O que fazer — Segundo o texto sobre saúde mental em Portugal, por que os cerca de 12% da carga global de doença mostram o impacto das perturbações psiquiátricas também no sistema de saúde e na economia? Explique em uma a três frases.

Texto fornecido —
A saúde mental é, hoje, um dos maiores desafios de saúde pública em Portugal. Ao abordarmos este tema, é fundamental perceber que é algo que vai muito além de diagnósticos clínicos ou perturbações complexas, como a esquizofrenia ou outros transtornos.
Falar sobre saúde mental não é apenas falar sobre a ausência de perturbações, é falar sobre o bem-estar, a nossa capacidade de adaptação, de viver em equilíbrio, de enfrentar os desafios do quotidiano, é falar sobre manter a esperança.
No entanto, este continua a ser um tema envolvido em silêncios, preconceitos e desigualdades. No Dia Mundial da Saúde Mental, que se assinala hoje, temos a oportunidade, e sobretudo a responsabilidade, de encarar esta realidade e assumir a urgência de colocar a saúde mental no centro das políticas de saúde e das prioridades sociais.
De acordo com a Ordem dos Psicólogos Portugueses, 22% da população apresenta problemas de saúde mental, um valor acima da média da União Europeia: 16,7%. Deste total, cerca de 4% correspondem a doenças mentais graves, que exigem acompanhamento especializado contínuo. As perturbações psiquiátricas são responsáveis por cerca de 12% da carga global de doença, um indicador que considera não só as mortes prematuras, mas também os anos vividos com incapacidade, o que evidencia o impacto não só na vida das pessoas e famílias, mas também no sistema de saúde e na economia. Por si só, estes dados deveriam ser mais do que suficientes para mobilizar um debate nacional sério e sustentado sobre saúde mental.

Material extraído —
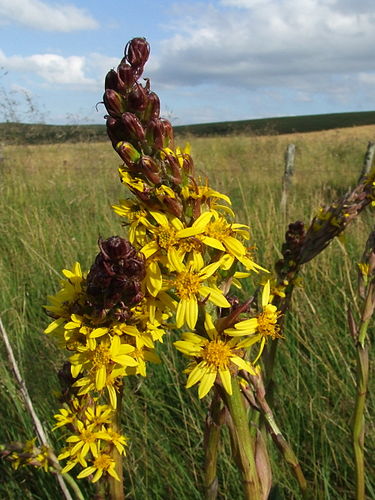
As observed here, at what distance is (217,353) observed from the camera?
905 millimetres

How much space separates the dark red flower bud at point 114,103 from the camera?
89cm

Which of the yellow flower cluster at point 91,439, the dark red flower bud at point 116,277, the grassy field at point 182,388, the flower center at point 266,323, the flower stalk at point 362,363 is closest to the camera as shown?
the dark red flower bud at point 116,277

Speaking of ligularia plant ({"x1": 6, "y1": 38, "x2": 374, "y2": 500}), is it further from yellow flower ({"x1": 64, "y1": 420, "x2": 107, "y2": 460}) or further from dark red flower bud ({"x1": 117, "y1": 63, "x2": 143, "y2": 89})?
yellow flower ({"x1": 64, "y1": 420, "x2": 107, "y2": 460})

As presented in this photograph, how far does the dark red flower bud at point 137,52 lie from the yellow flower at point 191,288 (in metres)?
0.40

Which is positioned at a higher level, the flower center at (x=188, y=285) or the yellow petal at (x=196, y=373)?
the flower center at (x=188, y=285)

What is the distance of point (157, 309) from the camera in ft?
A: 3.13

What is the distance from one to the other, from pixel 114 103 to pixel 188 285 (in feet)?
1.25

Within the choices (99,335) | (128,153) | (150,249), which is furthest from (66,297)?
(128,153)

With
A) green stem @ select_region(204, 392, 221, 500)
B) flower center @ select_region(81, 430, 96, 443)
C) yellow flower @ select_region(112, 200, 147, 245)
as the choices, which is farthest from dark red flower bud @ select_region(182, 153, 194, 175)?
flower center @ select_region(81, 430, 96, 443)

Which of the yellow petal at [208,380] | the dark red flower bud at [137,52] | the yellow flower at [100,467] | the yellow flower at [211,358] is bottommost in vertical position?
the yellow flower at [100,467]

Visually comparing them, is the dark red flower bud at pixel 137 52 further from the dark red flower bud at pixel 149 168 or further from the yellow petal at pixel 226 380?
the yellow petal at pixel 226 380

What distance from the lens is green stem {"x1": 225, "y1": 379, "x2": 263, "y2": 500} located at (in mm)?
920

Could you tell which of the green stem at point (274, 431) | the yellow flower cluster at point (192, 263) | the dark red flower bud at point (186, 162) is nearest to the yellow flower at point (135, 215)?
the yellow flower cluster at point (192, 263)

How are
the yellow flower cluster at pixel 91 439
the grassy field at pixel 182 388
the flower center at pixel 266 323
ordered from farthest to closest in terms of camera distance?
1. the grassy field at pixel 182 388
2. the yellow flower cluster at pixel 91 439
3. the flower center at pixel 266 323
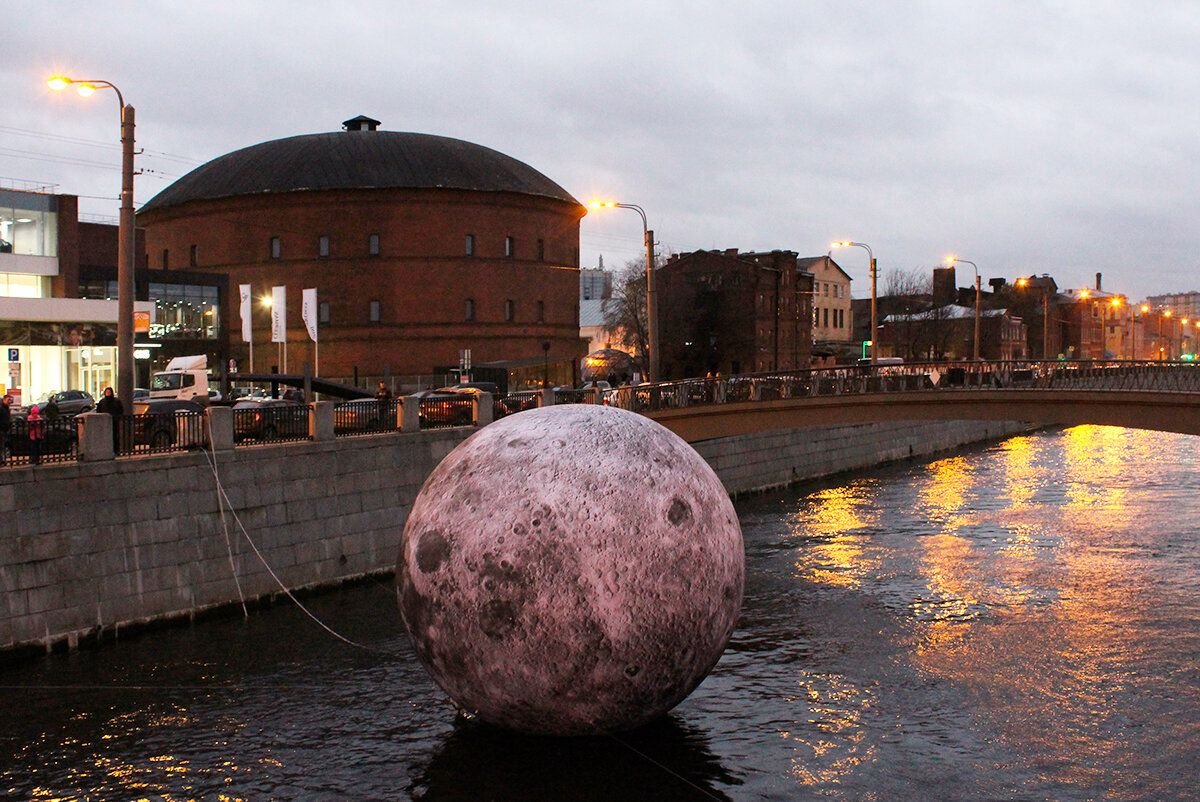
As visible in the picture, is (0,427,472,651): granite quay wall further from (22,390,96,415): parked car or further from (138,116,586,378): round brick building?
(138,116,586,378): round brick building

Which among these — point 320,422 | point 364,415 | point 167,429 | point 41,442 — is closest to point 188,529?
point 167,429

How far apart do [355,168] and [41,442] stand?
5026 cm

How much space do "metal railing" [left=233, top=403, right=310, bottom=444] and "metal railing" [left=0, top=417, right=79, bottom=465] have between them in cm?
385

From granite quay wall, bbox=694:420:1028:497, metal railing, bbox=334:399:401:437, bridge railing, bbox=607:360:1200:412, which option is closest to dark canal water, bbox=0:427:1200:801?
metal railing, bbox=334:399:401:437

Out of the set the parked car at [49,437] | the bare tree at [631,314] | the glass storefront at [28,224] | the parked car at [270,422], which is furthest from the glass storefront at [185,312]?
the parked car at [49,437]

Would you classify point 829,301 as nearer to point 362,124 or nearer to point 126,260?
point 362,124

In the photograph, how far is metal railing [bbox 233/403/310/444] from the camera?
2570cm

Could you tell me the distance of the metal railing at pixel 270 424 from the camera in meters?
25.7

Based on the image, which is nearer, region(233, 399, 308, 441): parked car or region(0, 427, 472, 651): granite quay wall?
region(0, 427, 472, 651): granite quay wall

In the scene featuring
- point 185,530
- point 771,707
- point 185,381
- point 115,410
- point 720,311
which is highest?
point 720,311

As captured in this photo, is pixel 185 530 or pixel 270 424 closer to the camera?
pixel 185 530

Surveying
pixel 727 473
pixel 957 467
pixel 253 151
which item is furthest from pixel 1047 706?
pixel 253 151

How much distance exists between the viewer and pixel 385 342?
70.1 metres

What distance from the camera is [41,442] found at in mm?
20953
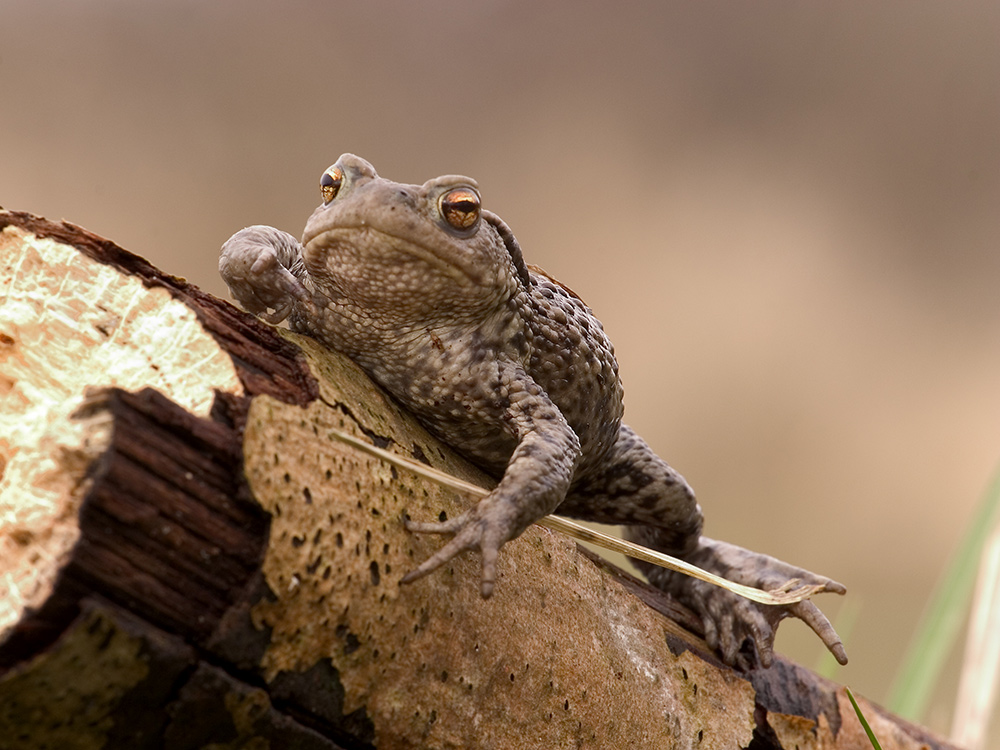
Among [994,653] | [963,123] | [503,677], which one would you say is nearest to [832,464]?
[963,123]

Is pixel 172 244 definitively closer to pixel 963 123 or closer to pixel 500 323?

Resposta — Porque esse indicador não considera só as mortes prematuras, mas também os anos vividos com incapacidade. Assim, o peso das perturbações psiquiátricas aparece não só na vida das pessoas e das famílias, mas também no sistema de saúde e na economia.